→ **Lesetext**:
Analyse der WM-Teilnehmer: Südkorea

South Korea fan with Kimchi hat

Die Asiaten sind mitterweile zum Stammgast bei Weltmeisterschaften geworden, wobei ihnen dabei seit dem vierten Platz 2002 auch nichts mehr Aussergewöhnliches gelungen ist. Es würde überraschen wenn dies diesmal anders sein sollte.

Trainer

Hong Myung-Bo ist eine lebende Legende in Südkorea. Er nahm als Spieler bei den Weltmeisterschaften 1990, 1994, 1998 und 2002 teil und ist mit 135 Länderspielen immer noch der nationale Rekordhalter in dieser Kategorie. Seit 2013 ist er Nationaltrainer des Landes und schaffte die erfolgreiche Qualifikation zur Weltmeisterschaft.

→ **Aufgabenstellung**:
Geben Sie aus dem Lesetext über Südkorea den Abschnitt von „Analyse der WM-Teilnehmer: Südkorea“ bis einschließlich „Qualifikation zur Weltmeisterschaft.“ unverändert aus.

→ **Datenauszug**:
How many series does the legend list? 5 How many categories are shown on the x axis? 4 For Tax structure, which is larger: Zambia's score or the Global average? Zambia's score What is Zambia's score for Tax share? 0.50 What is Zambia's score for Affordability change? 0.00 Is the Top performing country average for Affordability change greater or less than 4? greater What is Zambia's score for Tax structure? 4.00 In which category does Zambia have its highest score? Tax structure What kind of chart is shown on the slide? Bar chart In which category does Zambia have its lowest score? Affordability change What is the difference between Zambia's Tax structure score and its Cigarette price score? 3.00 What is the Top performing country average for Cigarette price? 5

→ **Antwort**:
Analyse der WM-Teilnehmer: Südkorea

South Korea fan with Kimchi hat

Die Asiaten sind mitterweile zum Stammgast bei Weltmeisterschaften geworden, wobei ihnen dabei seit dem vierten Platz 2002 auch nichts mehr Aussergewöhnliches gelungen ist. Es würde überraschen wenn dies diesmal anders sein sollte.

Trainer

Hong Myung-Bo ist eine lebende Legende in Südkorea. Er nahm als Spieler bei den Weltmeisterschaften 1990, 1994, 1998 und 2002 teil und ist mit 135 Länderspielen immer noch der nationale Rekordhalter in dieser Kategorie. Seit 2013 ist er Nationaltrainer des Landes und schaffte die erfolgreiche Qualifikation zur Weltmeisterschaft.